**Task brief**: From the line with "Across concrete curb" to the final line of the records, reproduce every line exactly and only those lines.

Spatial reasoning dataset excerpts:
....................

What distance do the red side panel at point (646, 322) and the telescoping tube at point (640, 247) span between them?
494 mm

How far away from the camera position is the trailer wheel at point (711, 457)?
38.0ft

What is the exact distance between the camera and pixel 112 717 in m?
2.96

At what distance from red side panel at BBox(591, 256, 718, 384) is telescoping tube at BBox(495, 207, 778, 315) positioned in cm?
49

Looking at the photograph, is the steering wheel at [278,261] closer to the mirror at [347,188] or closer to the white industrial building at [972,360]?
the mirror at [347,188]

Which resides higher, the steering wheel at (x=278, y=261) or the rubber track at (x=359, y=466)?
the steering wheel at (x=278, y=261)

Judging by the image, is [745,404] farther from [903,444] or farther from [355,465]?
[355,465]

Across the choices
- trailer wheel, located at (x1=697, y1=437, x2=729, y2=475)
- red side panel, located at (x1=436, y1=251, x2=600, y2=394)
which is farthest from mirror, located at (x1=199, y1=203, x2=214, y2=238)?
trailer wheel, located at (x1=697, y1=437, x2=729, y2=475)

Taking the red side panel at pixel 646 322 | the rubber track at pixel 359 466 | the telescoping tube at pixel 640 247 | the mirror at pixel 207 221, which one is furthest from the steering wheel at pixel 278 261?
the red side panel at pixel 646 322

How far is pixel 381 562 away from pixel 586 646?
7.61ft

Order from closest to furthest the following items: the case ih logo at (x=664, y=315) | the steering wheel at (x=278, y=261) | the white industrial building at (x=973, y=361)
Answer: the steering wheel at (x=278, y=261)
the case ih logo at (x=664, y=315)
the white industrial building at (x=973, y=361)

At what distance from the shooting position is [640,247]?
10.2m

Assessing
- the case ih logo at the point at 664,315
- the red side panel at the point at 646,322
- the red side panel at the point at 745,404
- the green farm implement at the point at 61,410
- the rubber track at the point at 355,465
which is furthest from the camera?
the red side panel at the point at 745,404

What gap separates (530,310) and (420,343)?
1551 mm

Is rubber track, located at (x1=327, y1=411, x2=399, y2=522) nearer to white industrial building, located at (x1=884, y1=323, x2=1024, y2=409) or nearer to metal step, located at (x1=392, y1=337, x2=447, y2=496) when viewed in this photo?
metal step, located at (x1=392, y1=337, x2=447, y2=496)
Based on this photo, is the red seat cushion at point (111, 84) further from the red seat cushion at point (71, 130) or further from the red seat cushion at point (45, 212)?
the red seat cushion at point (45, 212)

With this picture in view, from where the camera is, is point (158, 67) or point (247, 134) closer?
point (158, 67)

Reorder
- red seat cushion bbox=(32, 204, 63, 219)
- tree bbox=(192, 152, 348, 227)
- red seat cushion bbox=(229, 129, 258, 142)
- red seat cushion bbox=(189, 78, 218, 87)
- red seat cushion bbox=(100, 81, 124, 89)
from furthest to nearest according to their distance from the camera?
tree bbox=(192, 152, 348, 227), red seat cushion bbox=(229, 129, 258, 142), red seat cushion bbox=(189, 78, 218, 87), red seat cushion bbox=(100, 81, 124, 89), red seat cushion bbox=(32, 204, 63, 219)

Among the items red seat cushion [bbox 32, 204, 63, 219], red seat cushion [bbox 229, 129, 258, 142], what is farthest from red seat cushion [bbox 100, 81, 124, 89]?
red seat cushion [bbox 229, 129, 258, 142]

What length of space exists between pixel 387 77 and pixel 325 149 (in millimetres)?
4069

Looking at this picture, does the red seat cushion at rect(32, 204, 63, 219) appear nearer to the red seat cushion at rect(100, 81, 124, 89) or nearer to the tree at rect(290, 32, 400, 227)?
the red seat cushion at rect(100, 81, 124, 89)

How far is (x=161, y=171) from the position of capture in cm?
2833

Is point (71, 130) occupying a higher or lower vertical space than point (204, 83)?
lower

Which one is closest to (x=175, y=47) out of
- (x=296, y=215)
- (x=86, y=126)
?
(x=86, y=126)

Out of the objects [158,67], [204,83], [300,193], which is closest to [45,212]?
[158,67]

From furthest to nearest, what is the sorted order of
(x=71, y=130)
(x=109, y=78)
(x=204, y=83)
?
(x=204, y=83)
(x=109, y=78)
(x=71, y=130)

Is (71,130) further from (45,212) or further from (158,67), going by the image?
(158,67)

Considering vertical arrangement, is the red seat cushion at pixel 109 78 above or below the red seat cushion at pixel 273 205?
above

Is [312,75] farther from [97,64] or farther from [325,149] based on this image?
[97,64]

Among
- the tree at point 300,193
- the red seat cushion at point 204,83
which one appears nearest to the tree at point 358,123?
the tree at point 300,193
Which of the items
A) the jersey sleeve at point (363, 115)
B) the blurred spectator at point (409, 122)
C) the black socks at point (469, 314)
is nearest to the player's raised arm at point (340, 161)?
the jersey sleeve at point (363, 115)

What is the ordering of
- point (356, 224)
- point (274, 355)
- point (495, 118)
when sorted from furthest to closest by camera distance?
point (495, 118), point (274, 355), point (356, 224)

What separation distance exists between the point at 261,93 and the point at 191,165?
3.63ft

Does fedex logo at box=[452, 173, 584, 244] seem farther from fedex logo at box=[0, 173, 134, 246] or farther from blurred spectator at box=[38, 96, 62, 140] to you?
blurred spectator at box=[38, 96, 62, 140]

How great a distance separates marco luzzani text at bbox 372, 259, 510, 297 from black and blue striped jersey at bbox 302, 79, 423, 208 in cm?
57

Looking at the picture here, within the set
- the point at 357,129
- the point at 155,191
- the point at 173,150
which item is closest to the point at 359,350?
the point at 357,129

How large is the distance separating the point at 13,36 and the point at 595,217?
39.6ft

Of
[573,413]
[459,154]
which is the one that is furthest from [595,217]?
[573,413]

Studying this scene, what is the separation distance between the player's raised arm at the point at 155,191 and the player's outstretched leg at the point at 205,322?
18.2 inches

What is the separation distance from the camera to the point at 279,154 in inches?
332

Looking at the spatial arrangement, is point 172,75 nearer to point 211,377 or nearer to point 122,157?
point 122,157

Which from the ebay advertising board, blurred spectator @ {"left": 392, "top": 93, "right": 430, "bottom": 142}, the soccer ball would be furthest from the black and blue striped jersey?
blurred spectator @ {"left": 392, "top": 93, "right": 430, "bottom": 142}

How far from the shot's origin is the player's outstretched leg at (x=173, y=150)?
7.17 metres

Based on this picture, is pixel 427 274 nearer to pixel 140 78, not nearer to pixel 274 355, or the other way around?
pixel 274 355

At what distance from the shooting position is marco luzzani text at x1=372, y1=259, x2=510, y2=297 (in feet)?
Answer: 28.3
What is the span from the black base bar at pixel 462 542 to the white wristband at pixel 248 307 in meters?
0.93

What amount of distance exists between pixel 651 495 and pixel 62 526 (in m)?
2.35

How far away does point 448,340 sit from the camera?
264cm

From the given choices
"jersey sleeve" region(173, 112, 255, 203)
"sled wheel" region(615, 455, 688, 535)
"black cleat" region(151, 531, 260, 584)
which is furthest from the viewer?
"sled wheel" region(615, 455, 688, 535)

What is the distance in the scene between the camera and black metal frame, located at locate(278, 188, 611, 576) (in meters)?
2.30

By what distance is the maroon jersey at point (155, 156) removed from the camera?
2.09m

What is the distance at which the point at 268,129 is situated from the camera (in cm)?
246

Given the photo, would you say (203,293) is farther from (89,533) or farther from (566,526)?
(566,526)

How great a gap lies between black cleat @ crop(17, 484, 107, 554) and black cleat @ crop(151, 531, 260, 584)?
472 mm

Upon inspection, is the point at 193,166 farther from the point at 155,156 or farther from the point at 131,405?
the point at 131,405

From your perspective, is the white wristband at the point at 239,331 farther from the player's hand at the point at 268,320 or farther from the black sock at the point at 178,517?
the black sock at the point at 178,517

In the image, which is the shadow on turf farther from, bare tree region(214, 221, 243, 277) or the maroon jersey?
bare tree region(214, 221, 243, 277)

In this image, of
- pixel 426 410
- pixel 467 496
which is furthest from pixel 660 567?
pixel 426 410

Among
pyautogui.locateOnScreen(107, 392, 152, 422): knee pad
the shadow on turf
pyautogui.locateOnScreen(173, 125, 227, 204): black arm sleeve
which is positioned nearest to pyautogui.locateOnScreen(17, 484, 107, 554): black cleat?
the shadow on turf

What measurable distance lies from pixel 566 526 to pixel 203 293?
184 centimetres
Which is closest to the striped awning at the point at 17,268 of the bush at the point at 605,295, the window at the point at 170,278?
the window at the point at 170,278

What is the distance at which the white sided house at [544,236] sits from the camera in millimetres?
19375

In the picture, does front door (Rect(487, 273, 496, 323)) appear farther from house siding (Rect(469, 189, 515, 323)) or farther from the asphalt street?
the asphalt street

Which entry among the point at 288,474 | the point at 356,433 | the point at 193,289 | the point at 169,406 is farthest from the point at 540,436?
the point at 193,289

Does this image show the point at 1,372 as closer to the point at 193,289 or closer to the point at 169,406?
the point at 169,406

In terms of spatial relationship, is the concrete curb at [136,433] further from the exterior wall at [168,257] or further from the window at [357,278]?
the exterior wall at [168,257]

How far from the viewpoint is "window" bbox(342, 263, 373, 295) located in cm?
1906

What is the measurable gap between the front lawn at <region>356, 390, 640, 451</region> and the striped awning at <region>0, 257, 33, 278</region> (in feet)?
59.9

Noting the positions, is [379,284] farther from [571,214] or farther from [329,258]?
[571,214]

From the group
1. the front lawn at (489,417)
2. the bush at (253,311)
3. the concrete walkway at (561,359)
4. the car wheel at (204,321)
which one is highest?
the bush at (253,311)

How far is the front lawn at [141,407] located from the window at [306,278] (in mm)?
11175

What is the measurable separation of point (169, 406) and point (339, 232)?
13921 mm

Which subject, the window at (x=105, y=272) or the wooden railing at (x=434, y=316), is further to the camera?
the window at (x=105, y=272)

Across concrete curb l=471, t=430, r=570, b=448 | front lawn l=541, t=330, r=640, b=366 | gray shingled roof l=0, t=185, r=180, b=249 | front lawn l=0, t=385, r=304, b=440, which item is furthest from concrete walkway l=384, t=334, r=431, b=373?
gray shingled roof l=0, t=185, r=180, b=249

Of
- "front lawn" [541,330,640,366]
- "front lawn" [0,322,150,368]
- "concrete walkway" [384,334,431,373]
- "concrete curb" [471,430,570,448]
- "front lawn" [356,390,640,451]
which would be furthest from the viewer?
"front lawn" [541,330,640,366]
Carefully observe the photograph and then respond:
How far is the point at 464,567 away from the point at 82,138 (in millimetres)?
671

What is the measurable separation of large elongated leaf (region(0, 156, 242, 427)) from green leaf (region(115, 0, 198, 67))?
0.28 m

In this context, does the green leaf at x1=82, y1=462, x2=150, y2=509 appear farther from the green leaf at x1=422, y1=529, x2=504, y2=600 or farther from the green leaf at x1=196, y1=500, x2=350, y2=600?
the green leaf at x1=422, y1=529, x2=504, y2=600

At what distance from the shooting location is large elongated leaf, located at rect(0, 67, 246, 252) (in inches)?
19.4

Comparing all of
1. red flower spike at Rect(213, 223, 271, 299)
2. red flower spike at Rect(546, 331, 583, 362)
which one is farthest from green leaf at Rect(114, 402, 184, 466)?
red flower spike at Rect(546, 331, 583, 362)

....................

**Written answer**:
Across concrete curb l=471, t=430, r=570, b=448 | front lawn l=541, t=330, r=640, b=366 | gray shingled roof l=0, t=185, r=180, b=249 | front lawn l=0, t=385, r=304, b=440, which item is furthest from concrete walkway l=384, t=334, r=431, b=373?
gray shingled roof l=0, t=185, r=180, b=249

Of
- "front lawn" [541,330,640,366]
- "front lawn" [0,322,150,368]
- "concrete walkway" [384,334,431,373]
- "concrete curb" [471,430,570,448]
- "front lawn" [356,390,640,451]
which would be furthest from the viewer?
"front lawn" [541,330,640,366]
Carefully observe the photograph and then respond:
How far is the point at 464,567 away from the point at 82,138 (in millimetres)?
671

What is the measurable separation of large elongated leaf (region(0, 156, 242, 427)) from green leaf (region(115, 0, 198, 67))?
0.28 m

In this context, does the green leaf at x1=82, y1=462, x2=150, y2=509 appear farther from the green leaf at x1=422, y1=529, x2=504, y2=600 or farther from the green leaf at x1=196, y1=500, x2=350, y2=600?
the green leaf at x1=422, y1=529, x2=504, y2=600

At what distance from the shooting location is large elongated leaf, located at rect(0, 67, 246, 252) (in inches)?
19.4

Comparing all of
1. red flower spike at Rect(213, 223, 271, 299)
2. red flower spike at Rect(546, 331, 583, 362)
which one is farthest from green leaf at Rect(114, 402, 184, 466)?
red flower spike at Rect(546, 331, 583, 362)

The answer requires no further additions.